Decentralized Detection with Robust Information Privacy Protection
Meng Sun, Wee Peng Tay

TL;DR
This paper develops a decentralized detection framework that optimizes privacy-preserving sensor data processing to accurately detect public hypotheses while safeguarding private information across an uncountable hypothesis set.
Contribution
It introduces the concept of a most favorable hypothesis (MFH) and provides an iterative algorithm to find optimal local privacy mappings for robust privacy protection.
Findings
Effective detection of public hypotheses with low error rates.
Protection of private hypotheses across an uncountable set.

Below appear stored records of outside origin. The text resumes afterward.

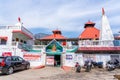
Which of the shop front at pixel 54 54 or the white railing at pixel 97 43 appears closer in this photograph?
the white railing at pixel 97 43

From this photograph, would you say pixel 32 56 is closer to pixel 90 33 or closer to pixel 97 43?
pixel 97 43

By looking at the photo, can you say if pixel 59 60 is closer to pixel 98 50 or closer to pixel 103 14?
pixel 98 50

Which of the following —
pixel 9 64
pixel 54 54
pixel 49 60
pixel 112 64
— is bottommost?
pixel 112 64

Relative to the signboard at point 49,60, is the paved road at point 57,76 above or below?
below

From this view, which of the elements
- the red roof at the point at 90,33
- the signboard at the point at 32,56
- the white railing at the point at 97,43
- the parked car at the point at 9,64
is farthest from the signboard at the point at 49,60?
the red roof at the point at 90,33

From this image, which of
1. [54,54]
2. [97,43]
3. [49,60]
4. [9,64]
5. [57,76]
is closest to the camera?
[57,76]

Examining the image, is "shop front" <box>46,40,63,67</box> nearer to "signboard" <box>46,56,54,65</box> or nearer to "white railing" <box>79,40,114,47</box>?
"signboard" <box>46,56,54,65</box>

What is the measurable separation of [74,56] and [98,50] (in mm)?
3198

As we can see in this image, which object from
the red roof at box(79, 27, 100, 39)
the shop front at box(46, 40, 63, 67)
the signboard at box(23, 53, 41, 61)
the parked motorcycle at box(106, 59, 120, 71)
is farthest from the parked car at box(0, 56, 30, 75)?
the red roof at box(79, 27, 100, 39)

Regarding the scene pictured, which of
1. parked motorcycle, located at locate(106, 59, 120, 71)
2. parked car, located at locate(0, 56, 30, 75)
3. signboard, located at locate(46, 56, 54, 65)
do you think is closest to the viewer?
parked car, located at locate(0, 56, 30, 75)

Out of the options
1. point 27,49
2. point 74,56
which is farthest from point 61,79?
point 27,49

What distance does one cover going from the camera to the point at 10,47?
86.7 ft

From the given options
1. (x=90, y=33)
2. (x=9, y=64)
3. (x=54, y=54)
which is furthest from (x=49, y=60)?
(x=90, y=33)

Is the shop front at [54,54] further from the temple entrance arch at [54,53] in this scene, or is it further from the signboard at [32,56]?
the signboard at [32,56]
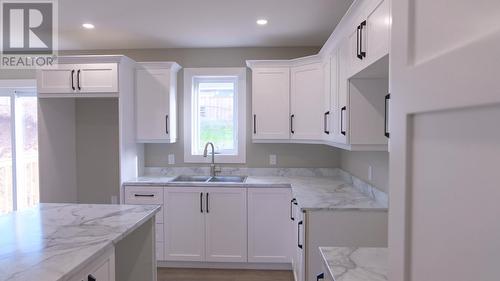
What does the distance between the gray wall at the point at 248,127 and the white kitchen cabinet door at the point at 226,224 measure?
72 centimetres

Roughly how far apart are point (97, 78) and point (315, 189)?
8.02ft

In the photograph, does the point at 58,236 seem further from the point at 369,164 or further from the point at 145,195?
the point at 369,164

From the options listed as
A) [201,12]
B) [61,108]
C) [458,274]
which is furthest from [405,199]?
[61,108]

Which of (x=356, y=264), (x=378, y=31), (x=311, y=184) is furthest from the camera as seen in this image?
(x=311, y=184)

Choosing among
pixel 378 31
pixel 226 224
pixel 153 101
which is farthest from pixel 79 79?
pixel 378 31

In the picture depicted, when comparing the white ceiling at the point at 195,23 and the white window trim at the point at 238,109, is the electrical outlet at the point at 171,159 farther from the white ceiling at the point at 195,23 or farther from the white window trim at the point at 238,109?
the white ceiling at the point at 195,23

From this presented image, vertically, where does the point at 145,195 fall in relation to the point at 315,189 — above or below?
below

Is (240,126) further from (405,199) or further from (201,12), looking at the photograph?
(405,199)

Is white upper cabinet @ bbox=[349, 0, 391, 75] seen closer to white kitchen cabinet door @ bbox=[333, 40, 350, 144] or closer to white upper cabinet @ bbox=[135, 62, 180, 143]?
white kitchen cabinet door @ bbox=[333, 40, 350, 144]

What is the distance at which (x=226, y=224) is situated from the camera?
327cm

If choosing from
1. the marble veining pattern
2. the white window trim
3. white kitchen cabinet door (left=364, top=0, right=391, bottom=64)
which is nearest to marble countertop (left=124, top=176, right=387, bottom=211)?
the marble veining pattern

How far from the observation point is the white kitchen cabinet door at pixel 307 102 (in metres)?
3.18

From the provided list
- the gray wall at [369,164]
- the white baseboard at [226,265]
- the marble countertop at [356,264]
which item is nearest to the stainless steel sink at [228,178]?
the white baseboard at [226,265]

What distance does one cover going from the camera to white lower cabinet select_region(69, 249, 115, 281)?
50.0 inches
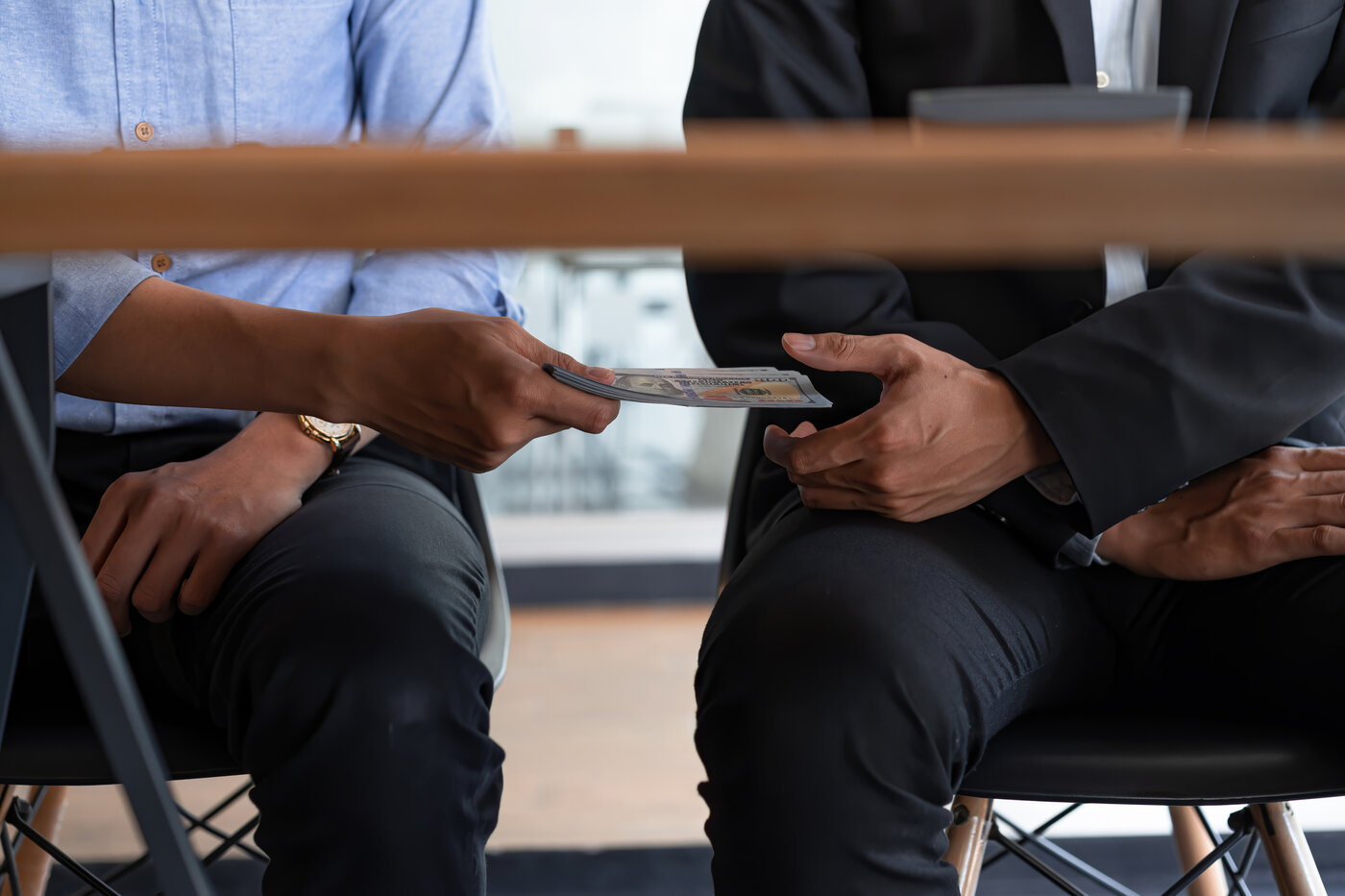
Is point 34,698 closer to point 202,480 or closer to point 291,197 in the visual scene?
point 202,480

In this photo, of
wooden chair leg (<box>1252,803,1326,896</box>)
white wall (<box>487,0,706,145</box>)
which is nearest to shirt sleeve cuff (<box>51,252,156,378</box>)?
wooden chair leg (<box>1252,803,1326,896</box>)

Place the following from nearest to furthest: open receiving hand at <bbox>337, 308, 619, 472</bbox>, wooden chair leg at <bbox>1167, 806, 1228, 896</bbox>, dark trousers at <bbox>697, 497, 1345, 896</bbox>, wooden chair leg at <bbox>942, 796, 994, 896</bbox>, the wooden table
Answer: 1. the wooden table
2. dark trousers at <bbox>697, 497, 1345, 896</bbox>
3. open receiving hand at <bbox>337, 308, 619, 472</bbox>
4. wooden chair leg at <bbox>942, 796, 994, 896</bbox>
5. wooden chair leg at <bbox>1167, 806, 1228, 896</bbox>

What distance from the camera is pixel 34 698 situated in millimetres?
805

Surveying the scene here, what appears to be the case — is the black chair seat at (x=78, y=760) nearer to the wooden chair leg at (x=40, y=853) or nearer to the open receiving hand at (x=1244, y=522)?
the wooden chair leg at (x=40, y=853)

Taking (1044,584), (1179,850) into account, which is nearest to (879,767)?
(1044,584)

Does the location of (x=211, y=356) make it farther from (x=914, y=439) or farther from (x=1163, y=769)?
(x=1163, y=769)

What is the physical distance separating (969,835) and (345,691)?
1.63 ft

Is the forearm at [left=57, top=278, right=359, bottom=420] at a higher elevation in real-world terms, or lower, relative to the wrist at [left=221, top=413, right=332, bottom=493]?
higher

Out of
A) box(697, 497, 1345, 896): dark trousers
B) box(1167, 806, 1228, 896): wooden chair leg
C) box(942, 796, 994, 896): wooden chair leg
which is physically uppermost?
box(697, 497, 1345, 896): dark trousers

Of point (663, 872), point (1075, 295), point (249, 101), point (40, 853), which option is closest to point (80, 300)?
point (249, 101)

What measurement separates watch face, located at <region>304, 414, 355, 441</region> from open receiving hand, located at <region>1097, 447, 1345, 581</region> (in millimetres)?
592

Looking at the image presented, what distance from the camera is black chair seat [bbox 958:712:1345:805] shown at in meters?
0.71

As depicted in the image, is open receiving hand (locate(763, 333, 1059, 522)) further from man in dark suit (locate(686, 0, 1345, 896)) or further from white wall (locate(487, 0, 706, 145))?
white wall (locate(487, 0, 706, 145))

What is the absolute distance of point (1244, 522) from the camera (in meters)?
0.81
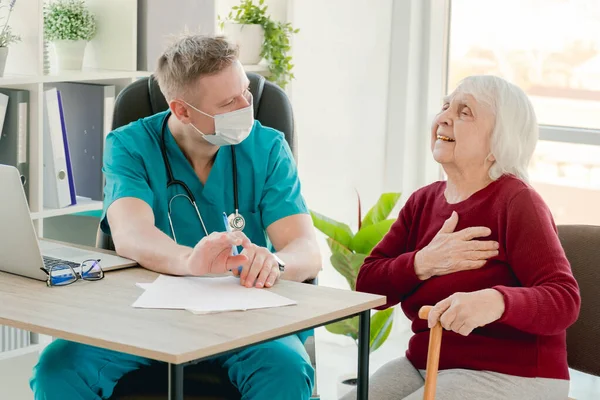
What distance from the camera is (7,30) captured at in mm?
2914

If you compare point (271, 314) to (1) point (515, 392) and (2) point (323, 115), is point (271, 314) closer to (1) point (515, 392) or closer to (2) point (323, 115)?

Theoretical analysis and simulation validation of the proposed method.
Abstract
We consider a decentralized detection network whose aim is to infer a public hypothesis of interest. However, the raw sensor observations also allow the fusion center to infer private hypotheses that we wish to protect. We consider the case where there are an uncountable number of private hypotheses belonging to an uncertainty set, and develop local privacy mappings at every sensor so that the sanitized sensor information minimizes the Bayes error of detecting the public hypothesis at the fusion center, while achieving information privacy for all private hypotheses. We introduce the concept of a most favorable hypothesis (MFH) and show how to find a MFH in the set of private hypotheses. By protecting the information privacy of the MFH, information privacy for every other private hypothesis is also achieved. We provide an iterative algorithm to find the optimal local privacy mappings,…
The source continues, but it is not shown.